» ENTRIES SHOWN:
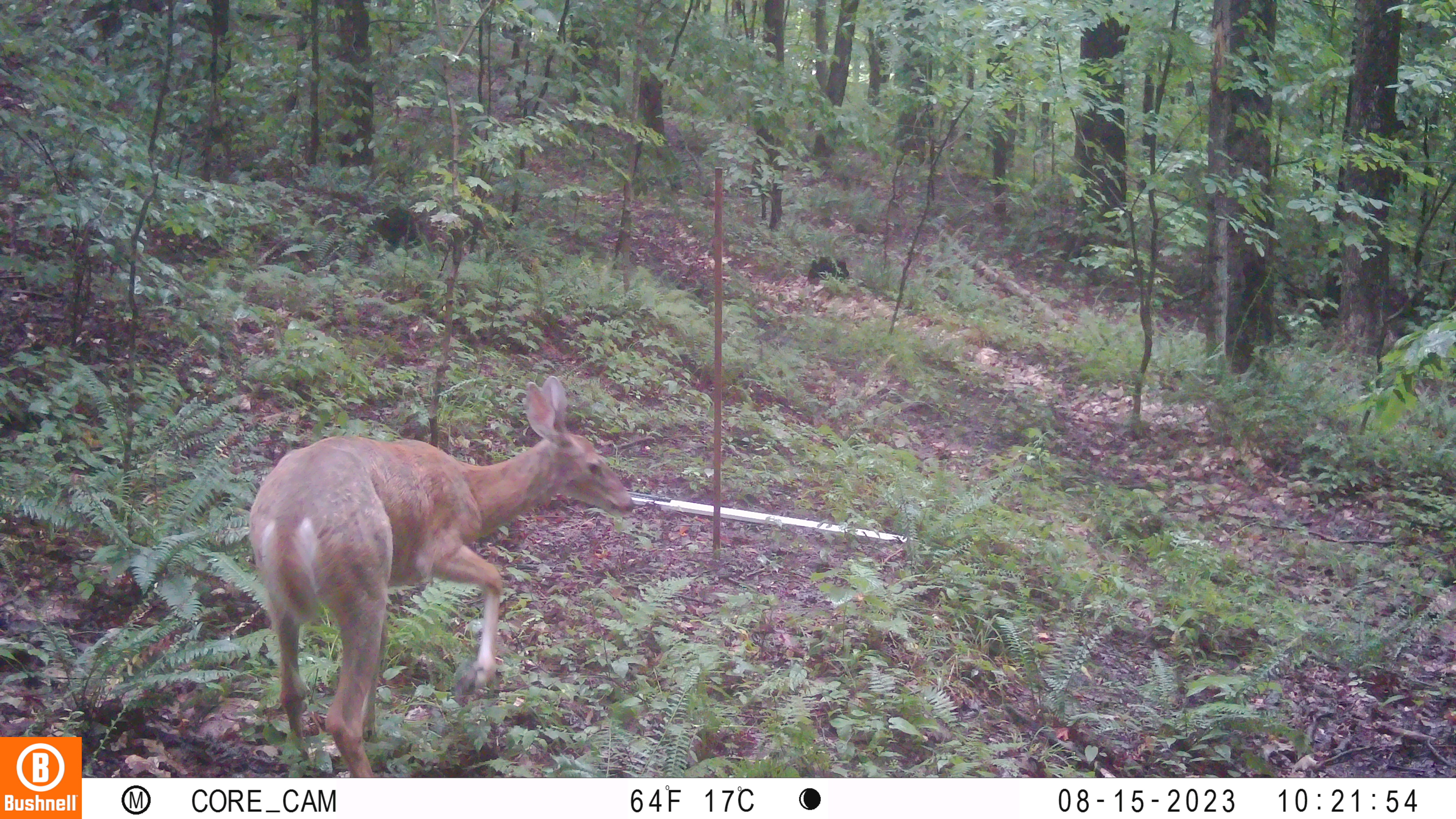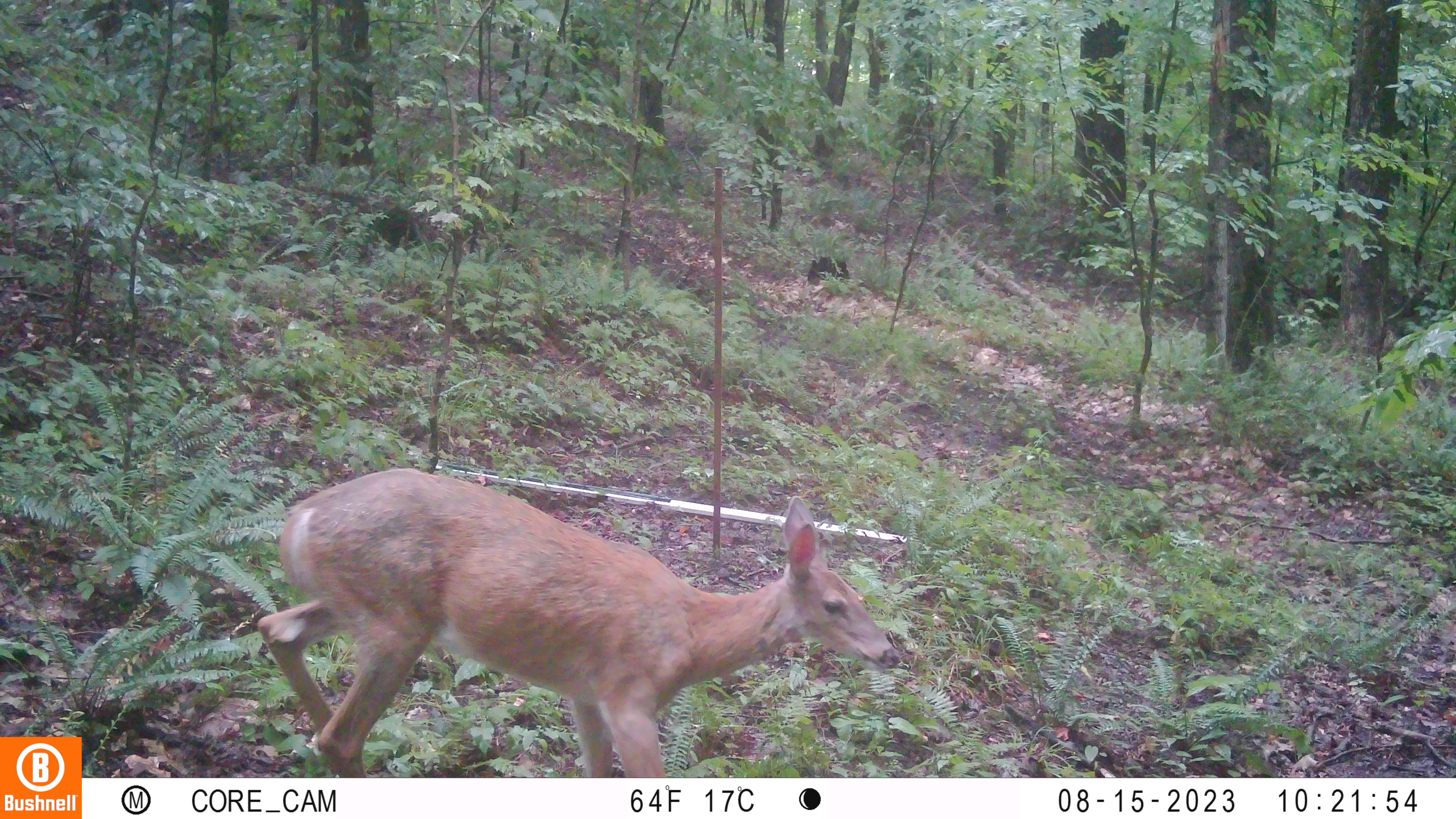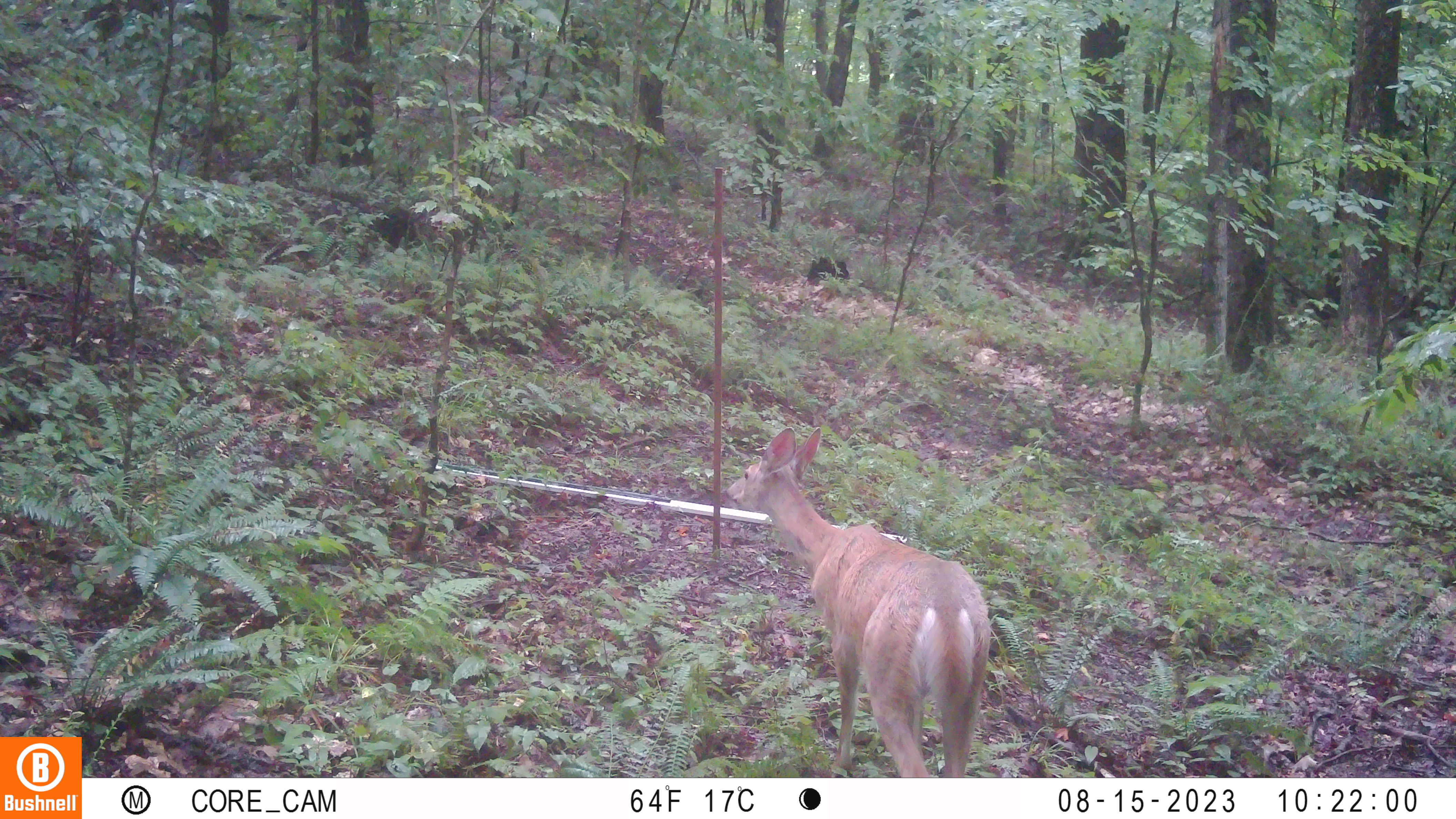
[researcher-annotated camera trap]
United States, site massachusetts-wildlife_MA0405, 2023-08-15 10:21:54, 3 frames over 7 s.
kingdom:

---

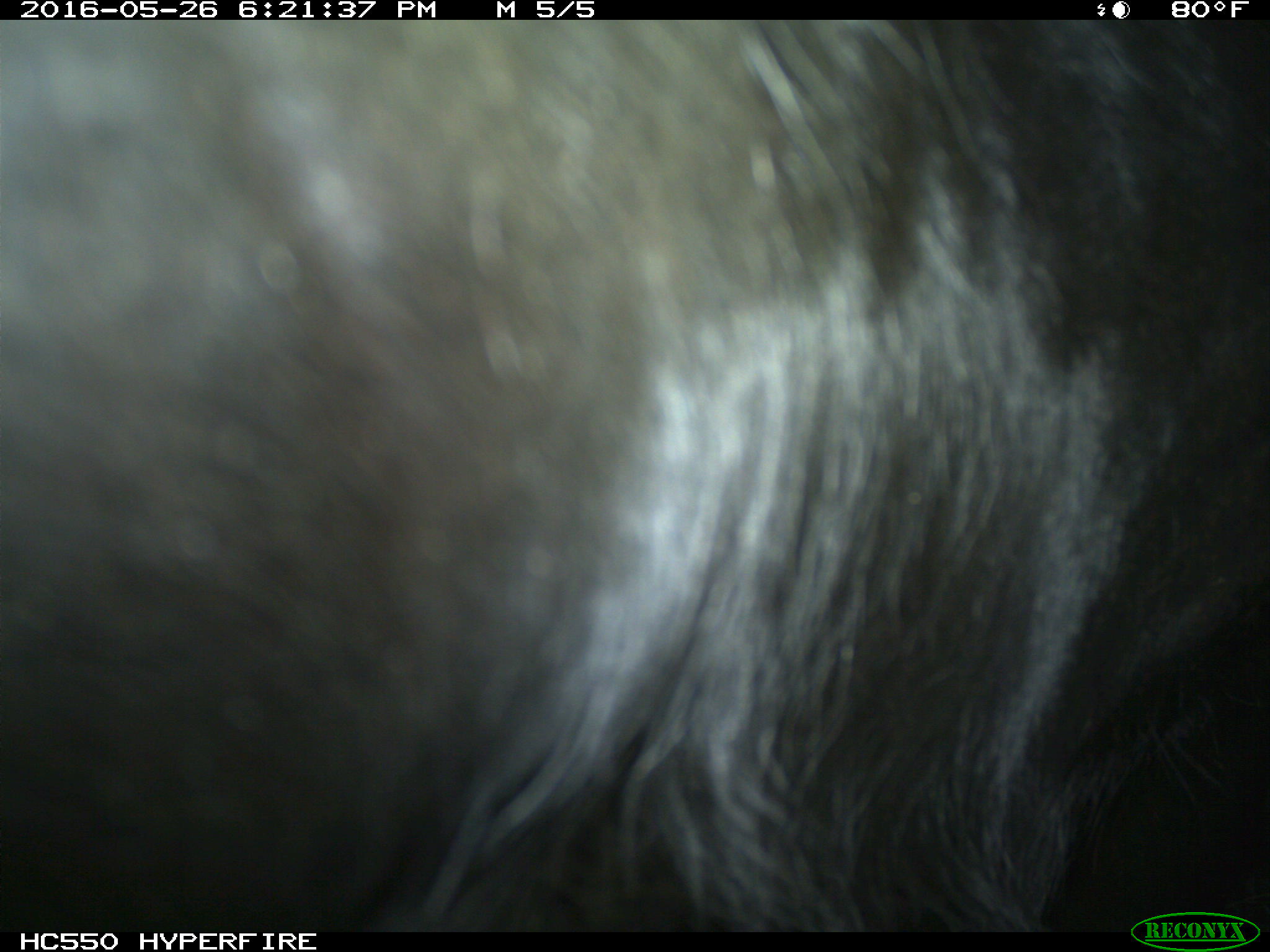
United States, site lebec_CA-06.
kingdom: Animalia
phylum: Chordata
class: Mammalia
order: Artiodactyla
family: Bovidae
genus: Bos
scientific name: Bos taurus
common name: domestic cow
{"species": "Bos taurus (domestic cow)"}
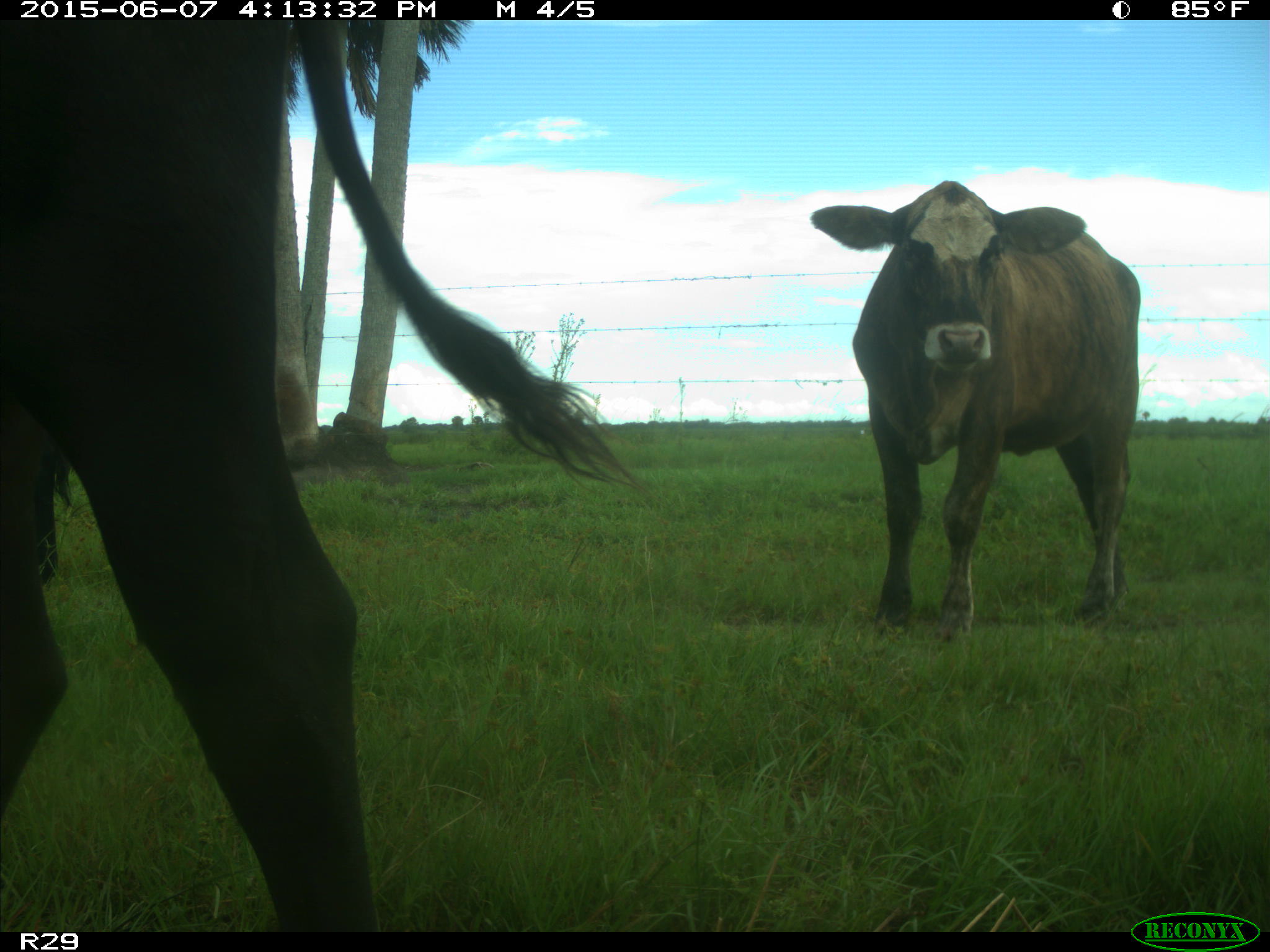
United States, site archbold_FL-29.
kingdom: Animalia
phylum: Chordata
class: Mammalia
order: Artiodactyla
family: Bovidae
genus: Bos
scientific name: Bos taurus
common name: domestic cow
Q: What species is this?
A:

» PROBLEM DETAILS: Check each line of the data above for the string "United", and copy the ones that have it.

» FINISHED EXERCISE:
United States, site massachusetts-wildlife_MA0405, 2023-08-15 10:21:54, 3 frames over 7 s.
United States, site lebec_CA-06.
United States, site archbold_FL-29.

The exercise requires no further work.